辰静双骤然将宋如玥揽入怀中,但两人间隔着一方桌案,没来得及。他眼睁睁看着一箭没入宋如玥腰腹,一箭刺穿宋如玥大腿。而这一声,似乎莫名地触动了宋如玥——她原本要从他肩上拔刀反抗,终于稍稍推开了他,神色复杂地看他了一眼,也没有继续拔刀,松了手,手无寸铁地站在那里。
她好像个不知道疼、不知道闪躲的桩子一样,听着辰静双在自己耳边怒吼:“住手!!!”
她两肩还被辰静双揽着,肩甲上被那人的体温凝起一层雾,脸色却还是死人般青白。
中了箭,她也只是忍痛,只是看着辰静双,眼睫眨动,似乎只是被冷汗浸得不舒服了。又像是晨起未醒,还茫然无辜地半睁着眼。
这姿势,两人都别扭。辰静双松开手,又咬牙从肩上拔起碍事的剖风,忍痛为她斩去箭杆:“传御医!青璋,青璋!”
宋如玥又不知觉得什么好笑,竟对他笑了一笑。
辰静双这才反应过来,方才情况紧急,他形象全无,整个人还跨在那桌案上。
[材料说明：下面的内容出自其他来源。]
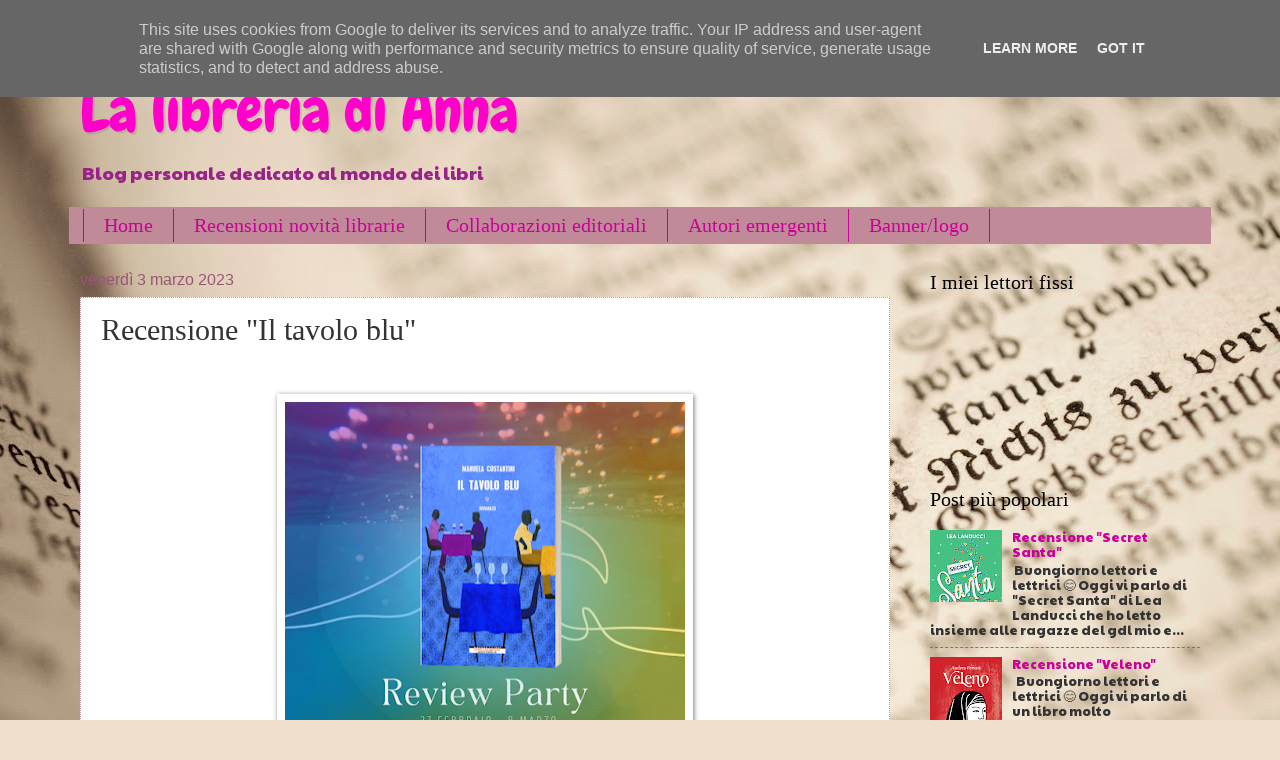

--- FILE ---
content_type: text/html; charset=utf-8
request_url: https://www.google.com/recaptcha/api2/aframe
body_size: 268
content:
<!DOCTYPE HTML><html><head><meta http-equiv="content-type" content="text/html; charset=UTF-8"></head><body><script nonce="MZzIJFGNi5tkcM9GCavFYg">/** Anti-fraud and anti-abuse applications only. See google.com/recaptcha */ try{var clients={'sodar':'https://pagead2.googlesyndication.com/pagead/sodar?'};window.addEventListener("message",function(a){try{if(a.source===window.parent){var b=JSON.parse(a.data);var c=clients[b['id']];if(c){var d=document.createElement('img');d.src=c+b['params']+'&rc='+(localStorage.getItem("rc::a")?sessionStorage.getItem("rc::b"):"");window.document.body.appendChild(d);sessionStorage.setItem("rc::e",parseInt(sessionStorage.getItem("rc::e")||0)+1);localStorage.setItem("rc::h",'1766975430304');}}}catch(b){}});window.parent.postMessage("_grecaptcha_ready", "*");}catch(b){}</script></body></html>

--- FILE ---
content_type: text/plain
request_url: https://www.google-analytics.com/j/collect?v=1&_v=j102&a=724768892&t=pageview&_s=1&dl=https%3A%2F%2Fwww.lalibreriadianna.it%2F2023%2F03%2Frecensione-il-tavolo-blu.html&ul=en-us%40posix&dt=La%20libreria%20di%20Anna%3A%20Recensione%20%22Il%20tavolo%20blu%22&sr=1280x720&vp=1280x720&_u=IEBAAEABAAAAACAAI~&jid=790918313&gjid=944605304&cid=1300982870.1766975428&tid=UA-98754938-1&_gid=1490861259.1766975428&_r=1&_slc=1&z=811404828
body_size: -452
content:
2,cG-BEKZV08RJ8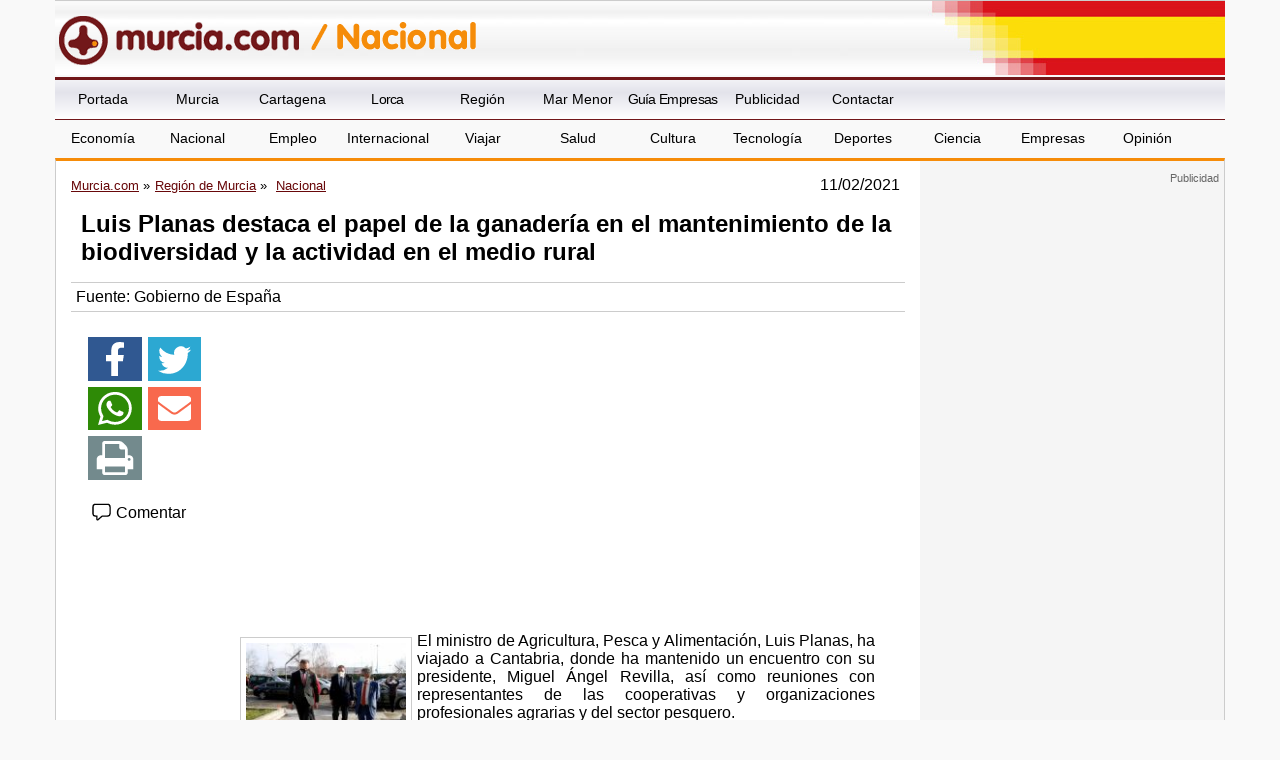

--- FILE ---
content_type: text/html; charset=utf-8
request_url: https://www.google.com/recaptcha/api2/aframe
body_size: 271
content:
<!DOCTYPE HTML><html><head><meta http-equiv="content-type" content="text/html; charset=UTF-8"></head><body><script nonce="kIl1BRZ0Y22B6EHt9qofNw">/** Anti-fraud and anti-abuse applications only. See google.com/recaptcha */ try{var clients={'sodar':'https://pagead2.googlesyndication.com/pagead/sodar?'};window.addEventListener("message",function(a){try{if(a.source===window.parent){var b=JSON.parse(a.data);var c=clients[b['id']];if(c){var d=document.createElement('img');d.src=c+b['params']+'&rc='+(localStorage.getItem("rc::a")?sessionStorage.getItem("rc::b"):"");window.document.body.appendChild(d);sessionStorage.setItem("rc::e",parseInt(sessionStorage.getItem("rc::e")||0)+1);localStorage.setItem("rc::h",'1768725337654');}}}catch(b){}});window.parent.postMessage("_grecaptcha_ready", "*");}catch(b){}</script></body></html>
他身上龙袍没想到哪个皇帝这么不庄重,从最里层到最外层,“刺啦”裂了好长一道口子,桌上折子也被他踹飞了一地,雪片似的。
他脸一红,跳过来,羞怒道:“你笑什——”
忽然门框哐当一响,又有人大步闯入御书房,一把扯过了宋如玥,护在自己怀里!那人功夫了得,辰静双惊怒间出手,转瞬出了七八招,可对方一柄长刀舞得滴水不露,没伤到分毫。
辰静双蓦然顿住。
“天铁营夏林,见过辰皇帝陛下。”来人与他同时收手,虽然也是形容狼狈,却依然不卑不亢地对辰静双揖礼,“只是陛下,还请容我带殿下离开。”
辰静双说不出话,直到剩下的天铁营将士,也陆续入内。都是风尘仆仆,转瞬就将御书房占了个半满。原本点着熏香的雅致房间,顿时被冷铁的腥气席卷了。
“……你伤重如此,不留下好好调养,要跟天铁营走么?”辰静双问。
宋如玥却不看他,只皱着眉看夏林:“你们……”
夏林无暇向她禀报自己率天铁营一路跟着她的事,一双眼盯紧了辰静双,只道:“殿下放心,这一路天铁营未有伤亡。”
辰静双声音骤然枯涩:“看来,你们虽在前线,却也已经知道了宫中事。”
夏林道:“此事事关天铁营,我等不敢不知。”
宋如玥满口鲜血,听到这里,忽然开始一口一口呛咳。夏林看她血中都带着沫,顿时也无心和辰静双多说,打了个手势,天铁营众人摆出冲杀的阵势,在辰皇宫内。